The scam resulted in "the family bilking the public and professionals for more than $135,000 in cash, as well as gifts and free surgeries," writes the Laurel Leader-Call.
Teri Rials Bates, the girl's aunt who runs the Victoria's Victor Facebook page, wrote that the girl and her grandmother, Kelly Mullins, were at a KFC location on State Street. But that location has been closed for years, according to the Leader-Call.
"Thank you for your support for Victoria. If you would like to file a complaint its the KFC on State Street in Jackson MS," Bates originally wrote.
Bates then changed her story, writing, "Im the Aunt, I run her page and Im the one that miss quoted that it was State street when it was actually Woodrow Wilson.
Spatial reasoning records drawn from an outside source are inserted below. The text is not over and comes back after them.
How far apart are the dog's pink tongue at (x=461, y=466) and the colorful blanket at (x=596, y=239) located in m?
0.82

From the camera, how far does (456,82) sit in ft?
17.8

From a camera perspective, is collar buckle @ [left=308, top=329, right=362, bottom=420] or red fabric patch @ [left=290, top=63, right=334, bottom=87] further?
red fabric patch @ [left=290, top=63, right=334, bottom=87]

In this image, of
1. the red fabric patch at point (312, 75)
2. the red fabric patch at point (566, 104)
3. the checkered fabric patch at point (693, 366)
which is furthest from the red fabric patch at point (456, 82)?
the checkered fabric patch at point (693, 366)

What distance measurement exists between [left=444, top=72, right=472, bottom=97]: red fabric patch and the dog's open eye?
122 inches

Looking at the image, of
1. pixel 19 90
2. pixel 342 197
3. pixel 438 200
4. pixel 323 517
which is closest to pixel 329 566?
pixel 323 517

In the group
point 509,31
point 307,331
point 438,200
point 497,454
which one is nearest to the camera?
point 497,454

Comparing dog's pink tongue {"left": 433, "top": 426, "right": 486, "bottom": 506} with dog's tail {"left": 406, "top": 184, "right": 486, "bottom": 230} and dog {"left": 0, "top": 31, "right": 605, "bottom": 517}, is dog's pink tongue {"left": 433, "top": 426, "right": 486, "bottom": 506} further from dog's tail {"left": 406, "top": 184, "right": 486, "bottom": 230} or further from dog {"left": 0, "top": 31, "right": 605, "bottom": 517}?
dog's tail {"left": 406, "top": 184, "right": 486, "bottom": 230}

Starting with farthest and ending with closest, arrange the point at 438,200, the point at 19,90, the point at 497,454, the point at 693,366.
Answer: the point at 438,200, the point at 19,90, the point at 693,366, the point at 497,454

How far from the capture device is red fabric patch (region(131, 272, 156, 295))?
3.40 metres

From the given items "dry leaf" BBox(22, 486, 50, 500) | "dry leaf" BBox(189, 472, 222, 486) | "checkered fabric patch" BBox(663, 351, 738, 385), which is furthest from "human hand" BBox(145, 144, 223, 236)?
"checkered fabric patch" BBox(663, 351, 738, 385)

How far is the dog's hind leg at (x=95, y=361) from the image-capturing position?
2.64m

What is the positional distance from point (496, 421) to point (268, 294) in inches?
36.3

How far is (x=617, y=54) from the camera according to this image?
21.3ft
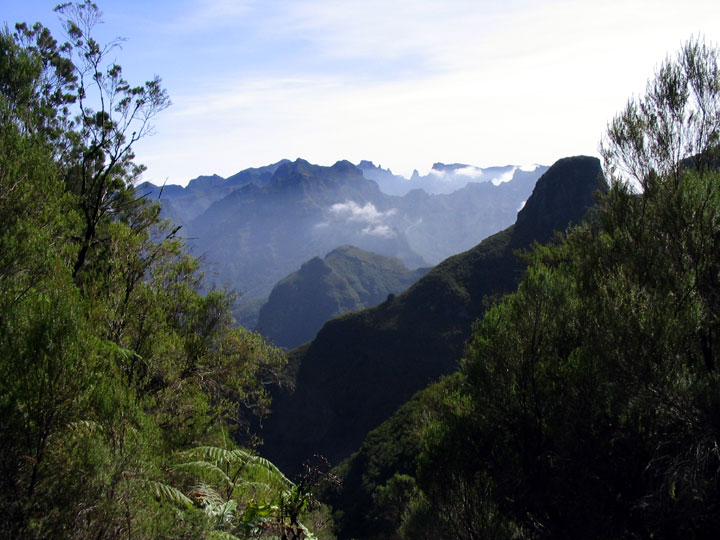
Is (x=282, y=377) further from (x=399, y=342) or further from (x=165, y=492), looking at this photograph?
(x=399, y=342)

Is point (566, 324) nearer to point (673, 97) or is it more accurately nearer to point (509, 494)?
point (509, 494)

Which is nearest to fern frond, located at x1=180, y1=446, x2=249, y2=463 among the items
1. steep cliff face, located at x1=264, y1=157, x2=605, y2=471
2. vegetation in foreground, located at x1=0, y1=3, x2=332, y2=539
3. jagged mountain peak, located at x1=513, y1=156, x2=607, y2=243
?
vegetation in foreground, located at x1=0, y1=3, x2=332, y2=539

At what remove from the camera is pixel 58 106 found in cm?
1680

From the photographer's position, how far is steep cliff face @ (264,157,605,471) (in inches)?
4058

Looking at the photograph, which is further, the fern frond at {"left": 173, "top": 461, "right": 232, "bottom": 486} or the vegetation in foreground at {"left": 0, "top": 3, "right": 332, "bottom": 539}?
the fern frond at {"left": 173, "top": 461, "right": 232, "bottom": 486}

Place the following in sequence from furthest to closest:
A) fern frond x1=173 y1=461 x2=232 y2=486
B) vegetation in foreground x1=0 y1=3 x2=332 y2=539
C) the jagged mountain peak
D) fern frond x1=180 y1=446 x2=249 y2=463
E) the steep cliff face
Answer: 1. the jagged mountain peak
2. the steep cliff face
3. fern frond x1=180 y1=446 x2=249 y2=463
4. fern frond x1=173 y1=461 x2=232 y2=486
5. vegetation in foreground x1=0 y1=3 x2=332 y2=539

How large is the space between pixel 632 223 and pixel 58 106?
21751mm

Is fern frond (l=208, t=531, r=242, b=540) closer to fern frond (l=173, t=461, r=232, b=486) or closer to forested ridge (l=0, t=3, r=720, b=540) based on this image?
forested ridge (l=0, t=3, r=720, b=540)

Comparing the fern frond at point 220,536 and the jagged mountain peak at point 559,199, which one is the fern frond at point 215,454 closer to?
the fern frond at point 220,536

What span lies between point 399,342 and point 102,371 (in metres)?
106

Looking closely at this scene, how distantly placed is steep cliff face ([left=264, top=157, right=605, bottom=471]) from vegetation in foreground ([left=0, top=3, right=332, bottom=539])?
8710cm

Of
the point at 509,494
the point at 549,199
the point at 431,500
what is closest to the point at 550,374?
the point at 509,494

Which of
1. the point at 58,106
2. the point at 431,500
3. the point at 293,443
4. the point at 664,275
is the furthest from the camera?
the point at 293,443

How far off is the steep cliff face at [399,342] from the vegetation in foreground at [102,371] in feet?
286
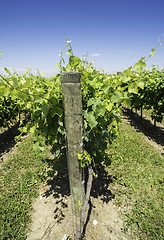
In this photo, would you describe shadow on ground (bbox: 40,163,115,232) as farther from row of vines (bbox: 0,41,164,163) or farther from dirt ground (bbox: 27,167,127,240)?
row of vines (bbox: 0,41,164,163)

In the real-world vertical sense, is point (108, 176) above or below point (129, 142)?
below

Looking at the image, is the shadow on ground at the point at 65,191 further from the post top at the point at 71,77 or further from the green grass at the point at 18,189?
the post top at the point at 71,77

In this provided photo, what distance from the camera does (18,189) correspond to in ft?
12.2

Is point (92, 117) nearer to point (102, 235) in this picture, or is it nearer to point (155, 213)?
point (102, 235)

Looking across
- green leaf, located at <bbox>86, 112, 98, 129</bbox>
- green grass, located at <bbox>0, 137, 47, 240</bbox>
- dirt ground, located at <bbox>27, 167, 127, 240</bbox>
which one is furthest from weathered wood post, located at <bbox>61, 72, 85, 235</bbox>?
green grass, located at <bbox>0, 137, 47, 240</bbox>

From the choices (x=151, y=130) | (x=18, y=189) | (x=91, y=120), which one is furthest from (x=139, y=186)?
(x=151, y=130)

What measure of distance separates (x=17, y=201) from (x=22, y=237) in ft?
3.01

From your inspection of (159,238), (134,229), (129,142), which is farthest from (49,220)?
(129,142)

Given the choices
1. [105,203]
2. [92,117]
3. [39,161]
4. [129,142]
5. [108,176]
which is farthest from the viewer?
[129,142]

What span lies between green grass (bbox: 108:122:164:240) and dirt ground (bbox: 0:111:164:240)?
0.23m

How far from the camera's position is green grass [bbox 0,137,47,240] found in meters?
2.82

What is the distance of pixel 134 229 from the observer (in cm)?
271

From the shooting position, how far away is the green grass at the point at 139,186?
2739 mm

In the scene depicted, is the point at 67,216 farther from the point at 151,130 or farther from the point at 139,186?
the point at 151,130
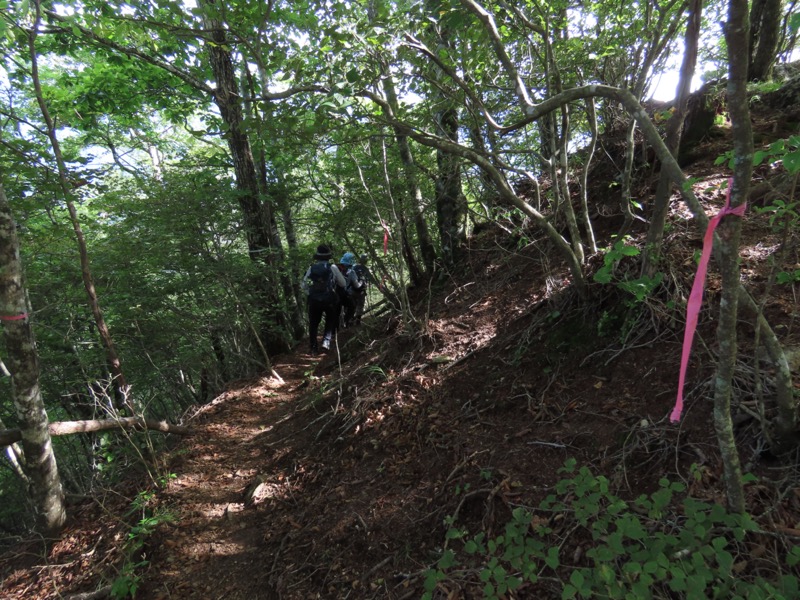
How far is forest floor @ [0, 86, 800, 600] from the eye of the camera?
7.79ft

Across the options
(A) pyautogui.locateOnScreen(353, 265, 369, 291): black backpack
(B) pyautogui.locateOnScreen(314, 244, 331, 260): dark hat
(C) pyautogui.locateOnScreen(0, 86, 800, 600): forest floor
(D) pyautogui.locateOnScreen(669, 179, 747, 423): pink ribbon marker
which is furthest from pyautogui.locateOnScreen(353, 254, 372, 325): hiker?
(D) pyautogui.locateOnScreen(669, 179, 747, 423): pink ribbon marker

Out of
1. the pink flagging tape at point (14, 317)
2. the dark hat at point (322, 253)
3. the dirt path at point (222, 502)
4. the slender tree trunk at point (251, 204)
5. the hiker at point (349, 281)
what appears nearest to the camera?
the dirt path at point (222, 502)

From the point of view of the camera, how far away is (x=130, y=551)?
3.41 metres

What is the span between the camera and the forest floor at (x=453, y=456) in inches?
93.5

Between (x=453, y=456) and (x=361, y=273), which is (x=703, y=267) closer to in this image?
(x=453, y=456)

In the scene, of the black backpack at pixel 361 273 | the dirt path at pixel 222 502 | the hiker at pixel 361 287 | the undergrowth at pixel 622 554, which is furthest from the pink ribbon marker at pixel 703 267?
the black backpack at pixel 361 273

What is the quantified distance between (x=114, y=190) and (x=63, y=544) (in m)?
5.21

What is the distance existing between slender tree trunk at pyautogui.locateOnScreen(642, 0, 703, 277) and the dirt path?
4001 mm

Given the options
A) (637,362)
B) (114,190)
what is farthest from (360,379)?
(114,190)

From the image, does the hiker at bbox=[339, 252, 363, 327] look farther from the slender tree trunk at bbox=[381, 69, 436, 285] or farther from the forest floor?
the forest floor

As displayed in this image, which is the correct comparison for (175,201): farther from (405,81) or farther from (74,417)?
(74,417)

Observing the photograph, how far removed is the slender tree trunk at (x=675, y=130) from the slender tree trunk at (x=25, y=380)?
5.38m

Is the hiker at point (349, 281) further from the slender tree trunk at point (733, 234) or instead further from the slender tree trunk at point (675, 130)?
the slender tree trunk at point (733, 234)

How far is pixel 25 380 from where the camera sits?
3602 millimetres
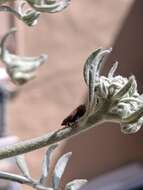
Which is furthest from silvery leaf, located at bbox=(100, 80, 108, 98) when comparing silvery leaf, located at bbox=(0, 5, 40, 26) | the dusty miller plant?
silvery leaf, located at bbox=(0, 5, 40, 26)

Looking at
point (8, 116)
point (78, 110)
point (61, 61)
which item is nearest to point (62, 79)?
point (61, 61)

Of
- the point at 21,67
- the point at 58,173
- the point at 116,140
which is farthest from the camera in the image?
the point at 116,140

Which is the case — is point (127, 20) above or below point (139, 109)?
below

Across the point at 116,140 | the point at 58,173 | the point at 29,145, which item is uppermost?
the point at 29,145

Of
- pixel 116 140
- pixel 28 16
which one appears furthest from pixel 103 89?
pixel 116 140

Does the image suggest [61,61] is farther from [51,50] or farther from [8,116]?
[8,116]

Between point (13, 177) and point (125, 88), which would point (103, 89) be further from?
point (13, 177)

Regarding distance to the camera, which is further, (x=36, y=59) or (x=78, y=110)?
(x=78, y=110)

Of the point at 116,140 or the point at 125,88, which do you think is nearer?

Dont blame the grandmother for my mistake!"
But the hoax quickly unraveled after store receipts from the only other KFC locations in Jackson, MS were analyzed.
Mullins told WAPT-TV in Jackson shortly after the incident went viral on social media June 12 that: "I ordered a sweet tea and mashed potatoes and gravy. I sat down at the table and started feeding her and the lady came over and said that we would have to leave, because we were disturbing other customers, that Victoria's face was disturbing other customers."
The source told the Laurel Leader-Call no orders were recorded to include mashed potatoes and sweet tea on the same transaction, or even the two items as part of a larger order on May 15 -- the day of the reported incident.
KFC managers defended their workers at both locations near the hospital where the little girl received treatment after she was mauled by 3 pit bulls.
"We have never ever ever run off anyone, and we have seen some really really sick people come to the restaurant from the hospital," the source said. "We've had people come in who were shot in the face. We've had them with tubes and wire sticking out. We never have asked anyone to leave."
After the hoax went viral, employees and managers at both Jackson KFC locations reported getting death threats, having drinks thrown at them through the drive-thru window and facing constant verbal harassment, the source confirmed to the Laurel Leader-Call.
The Facebook hoax was written in the days following a post begging Facebook followers to donate money to pay for the little girl's feeding supplies.
On May 20, Victoria's Victories posted: "Victoria's family is really struggling with the insurance company. Currently the(y) are not paying for the formula that goes into her feeding pump. If you can donate please do. They need your help."
No donations were given until June 13 when the hoax went viral.
More than $135,000 has been raised through an online donation site, gofundme.com, since June 13.
Of the $135,000, $30,000 of it came from the KFC corporate office to pay for the girl's medical expenses.
Mullins' attorney, Bill Kellum of Jackson, said until he receives word from the investigation launched by KFC that he could not comment.
One KFC employee told the Leader-Call on June 20 that it was the first day since the hoax went public that he would wear his KFC work shirt in public.